Guest author Kim Gaskins is the director of content development and lead writer for Latitude, an international research consultancy.
Many of us go about our lives constantly surrounded by screens, immersed in various “stories”: movies, TV shows, books, plot-driven video games, news articles, advertising, and more. Whether we realize it or not, we’re creating new behaviors, routines, mindsets, and expectations around what we watch, read or play—which in turn presents new challenges and opportunities for creators and marketers.
In other words, while the fundamentals of good storytelling remain the same, technology is changing how stories can be told. But what does that mean exactly?
Since last year, Latitude, a strategic insights consultancy, has been conducting an ongoing Future of Storytelling initiative to understand what audiences want for the long haul. Below are eight predictions for the future of storytelling based on what we found. (More information about Latitude’s multi-phase research project is available here.)
Stories Come Out Of The Screen, Into The Physical World
We’ve seen plenty of cohesive cross-platform narratives, but where can you go from there? The “real world”—that’s where.
Thanks to technological advances like augmented reality and the Internet of Things, projects like Google’s Ingress are beginning to suggest that we should treat the actual world as another platform. We expect to see stories increasingly connected to physical spaces, from MMO games played out across a city to live action events to retail experiences.
Characters Will Become Connections
As our own social relationships play out more over digital media like Facebook, and technology enables characters to live beyond the screen, people will be able to interact with these characters in places once reserved for only fans.
Maybe some crazy AI program will enable this, or maybe it’s just a matter of writers or actors maintaining online identities for their characters. Either way—would you rather talk to your friend about James Bond’s mission, or talk to Bond himself?
Stories Will Unfold From Different Vantage Points
The analog version of this might be the 1990s film Rosencrantz and Guildenstern are Dead, which follows the exploits of two minor characters in Hamlet, retelling Shakespeare’s masterpiece from a wildly different point-of-view. In the future, audiences will be able to experience stories through a particular character’s eyes—and may be able to switch between characters at will.
Stories Will Be Told 24/7
As we develop deeper relationships and greater interactivity with characters, it’s only natural to think of them as having lives of their own—lives that exist in some parallel universe, and go on even when we’re not tuning in. We may receive text messages or alerts when something significant has happened during the course of a character’s day, or we may get “breaking news” alerts pushed to our smartphones when an important battle has been won.
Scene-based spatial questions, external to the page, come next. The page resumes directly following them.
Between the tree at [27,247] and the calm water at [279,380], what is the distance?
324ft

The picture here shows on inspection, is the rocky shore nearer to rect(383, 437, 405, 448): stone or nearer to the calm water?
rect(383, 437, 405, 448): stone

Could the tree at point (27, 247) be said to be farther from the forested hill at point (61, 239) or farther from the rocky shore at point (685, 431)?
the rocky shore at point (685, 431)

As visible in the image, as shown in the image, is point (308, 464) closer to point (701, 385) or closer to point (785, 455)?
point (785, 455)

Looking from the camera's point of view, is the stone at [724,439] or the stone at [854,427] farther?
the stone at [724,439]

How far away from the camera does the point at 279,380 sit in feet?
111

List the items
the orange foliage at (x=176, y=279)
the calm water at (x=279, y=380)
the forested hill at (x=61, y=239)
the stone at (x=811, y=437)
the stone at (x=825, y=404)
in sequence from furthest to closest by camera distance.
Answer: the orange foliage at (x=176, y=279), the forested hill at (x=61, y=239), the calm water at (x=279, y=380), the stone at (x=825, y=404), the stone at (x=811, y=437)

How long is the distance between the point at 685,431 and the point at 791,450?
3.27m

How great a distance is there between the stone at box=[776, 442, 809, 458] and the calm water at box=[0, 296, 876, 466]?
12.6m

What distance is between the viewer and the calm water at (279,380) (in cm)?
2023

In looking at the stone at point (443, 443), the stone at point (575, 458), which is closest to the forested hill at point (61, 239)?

Storytelling Goes Bottom-Up
People have been putting their own material on the Web for a long time now, but new business models have been slow to evolve. Big studios and production companies are just beginning to take audience participation seriously—such as with Syfy’s hybrid game/TV show Defiance.
Creators will continue to find elegant ways to incorporate audience ideas and participation into professional-quality programming and similar works, and they’ll do it in something close to real-time.
Stories Will Make The World A Better Place
As stories extend further into the real world, so will their potential to create positive change for both individuals and society. That might mean living a healthier life, supporting important causes, or something else.
More narratives will be designed to drive social action in more engaging ways—encouraging audience members to become active collaborators not just in narratives, but in the real world issues behind them.
Videos Will Offer One-Click Storefronts
The days of scouring the Web to figure out where you can buy your favorite TV character’s awesome outfit are over. Thanks to real-time apps, brands are syncing up the “Buy now” button with your favorite shows, giving an entirely new meaning to contextual relevance. It also raises the question, “Could second screens be more effective at driving commerce than primary screens?”
Passive Or Active Experience—It’ll Be Your Choice
There a ton of cool new possibilities for storytelling, but there are also different kinds of audiences with different desires. (To learn more about audience types, download The Future of Storytelling report.) In the future, audiences will be able to choose their desired “tier” of interactivity—from completely passive to wildly active—before engaging with a story.
That could mean the difference between merely observing as an onlooker (as with more traditional story experiences) to becoming a minor character to becoming the main character. Of course, this will require that storytellers have a good sense of their audiences so they can determine what’s too much or too little for different groups.